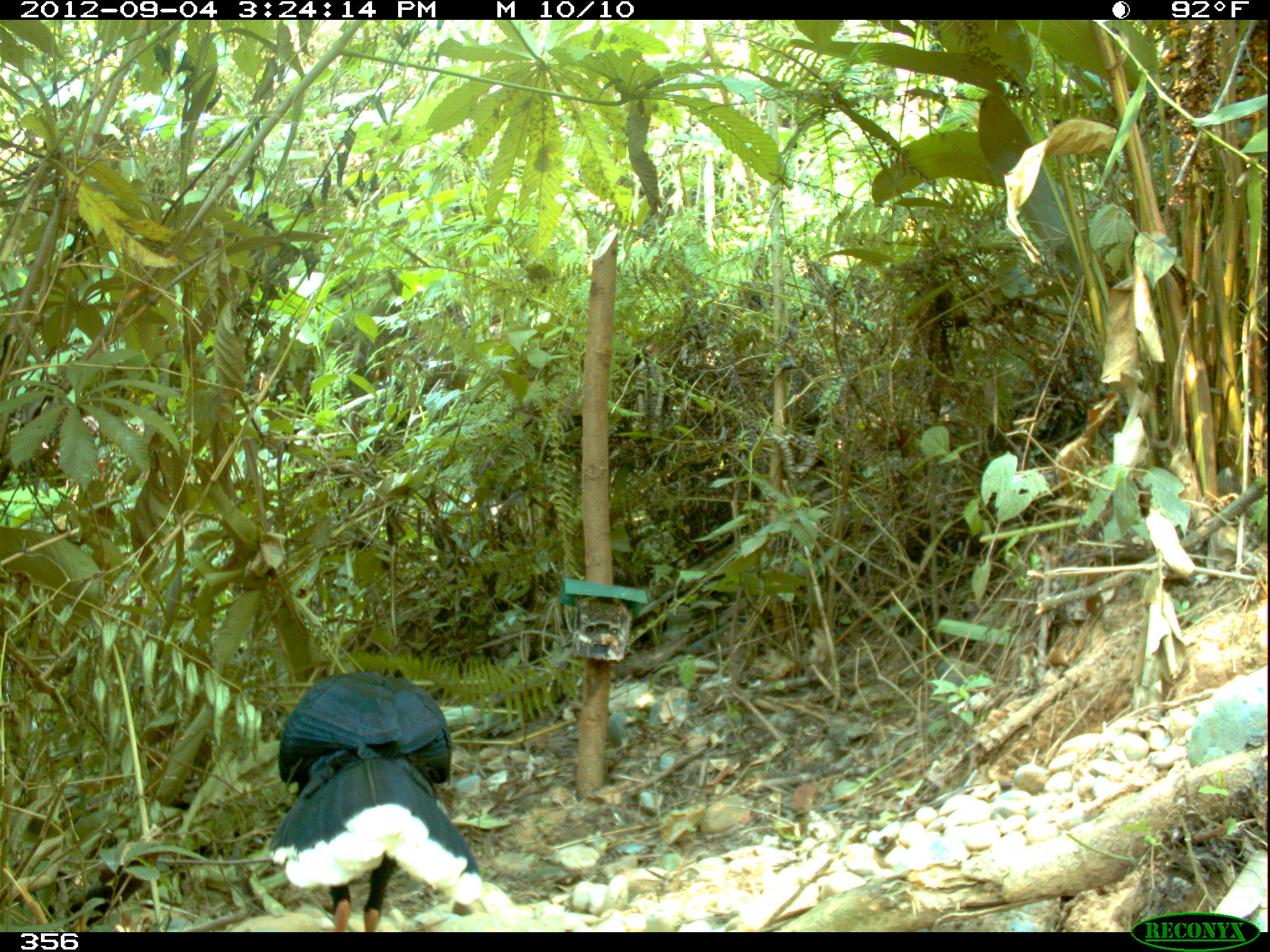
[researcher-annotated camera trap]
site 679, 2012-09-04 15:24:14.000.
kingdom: Animalia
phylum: Chordata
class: Aves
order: Galliformes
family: Cracidae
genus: Mitu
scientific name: Mitu tuberosum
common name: razor-billed curassow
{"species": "Mitu tuberosum (razor-billed curassow)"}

-*-*-

# What to produce:
Every line of the data above should be returned exactly, with the pictures removed.

# Exercise output:
[researcher-annotated camera trap]
site 679, 2012-09-04 15:24:14.000.
kingdom: Animalia
phylum: Chordata
class: Aves
order: Galliformes
family: Cracidae
genus: Mitu
scientific name: Mitu tuberosum
common name: razor-billed curassow
{"species": "Mitu tuberosum (razor-billed curassow)"}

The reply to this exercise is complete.